После первого приступа растерянности и даже паники, Степан обнаружил, что все-таки понимает отдельные буквы и слова, приободрился, пододвинулся так, чтобы на письмо падал луч света, прищурился (как и большинство крестьян, он был дальнозорок), и приступил к планомерной осаде текста, который в общей сложности насчитывал две полных страницы.
«…Энни, должно быть, уж до мелочей продумала (а может быть, и заказала заранее) наряд, в котором будет выступать на похоронах «бедной Камишеньки», да и прочие тоже как бы не раздражаются, втайне даже от себя: что ж она все не умирает, и не умирает – я помню, как ты все время подтрунивала над этим всеобщим ожиданием, и потому так свободно тебе о том пишу.

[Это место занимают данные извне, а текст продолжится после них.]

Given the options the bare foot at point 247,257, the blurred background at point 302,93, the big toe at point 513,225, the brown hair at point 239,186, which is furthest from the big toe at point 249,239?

Меня оно временами трогает печалью, а временами и внимания не задевает, как старый обмахрившийся по кромке халат, который уж давно привыкла носить.
Однако, мне и самой невдомек было – к чему же я так цепляюсь за эту жизнь, которая меня уж, выходит, по-всякому проводила, ведь это не подобает доброй христианке, прилежно уповающей на мудрость и благорасположение Господа Нашего, каковою я всегда себя (получается, опрометчиво?) полагала. Я много думала о том (сама понимаешь, времени для размышлений у меня предостаточно). Только тебе, драгоценная Любочка, с твоею мятежною душою, и по любым меркам особым жизненным путем, я смею признаться в результатах моих размышлений, вне всякого сомнения прискорбных для стоящей на пороге могилы девицы.
«Камишенька – ангел!» – сколько раз я слышала шепот за своим изголовьем! Что ж – падшие ангелы тоже бывают, это всем известно.
Я всегда твердо уверена была (ты со мной спорила – я помню) что душа отпускается Богом на землю из горних высот только для того, чтобы узнать земную любовь – полюбить самой и быть любимой. Если ты и сейчас скажешь: нет, все иначе! – так я спрошу тебя: для чего же тогда? Неужели для того, чтобы основать банк, или шить сапоги, или заседать в конторе? Любовь может быть разной, не только плотской, конечно, но непременно земной, и только в ней – суть и цель.